Quelle notation du calcul infinitésimal utilise-t-on réellement aujourd'hui ?
Celle de Leibniz. Le signe intégral et la notation dy/dx pour les dérivées, deux inventions de Leibniz, constituent la notation standard enseignée dans les salles de classe du monde entier, tandis que la notation par points de Newton pour les fluxions, son terme pour désigner les taux de variation, ne survit que dans certains domaines spécialisés de la physique et de la mécanique.
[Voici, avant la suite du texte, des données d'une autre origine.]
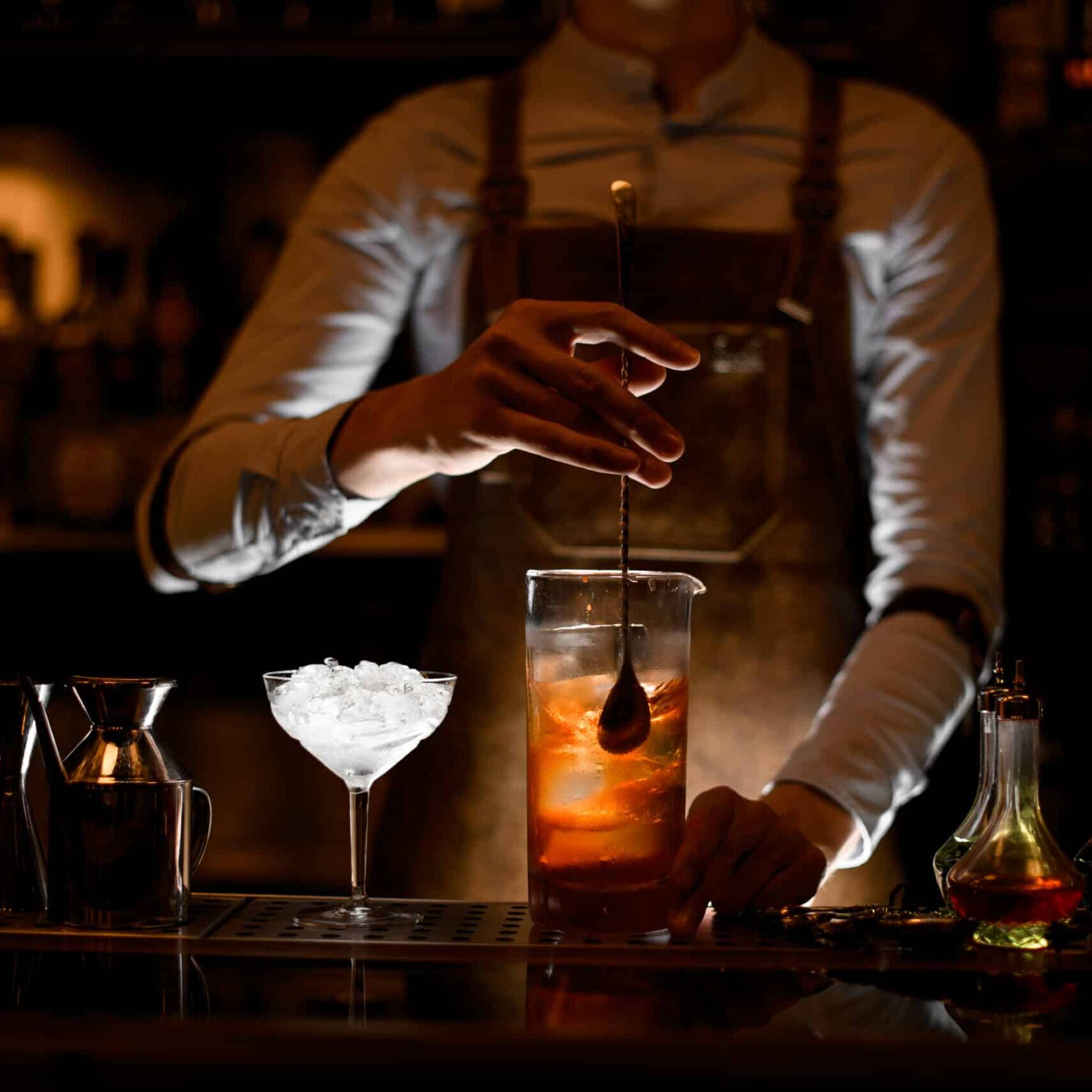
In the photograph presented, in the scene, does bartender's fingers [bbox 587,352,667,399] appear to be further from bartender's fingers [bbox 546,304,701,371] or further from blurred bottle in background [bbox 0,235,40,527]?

Newton et Leibniz se sont-ils déjà rencontrés en personne ?
Non. Malgré des décennies de correspondance et un cercle commun de contacts mathématiques à travers l'Europe, les deux hommes ne se sont jamais rencontrés face à face, et toute leur relation, des premières lettres cordiales jusqu'à l'amère querelle, s'est déroulée uniquement par intermédiaires et correspondance écrite.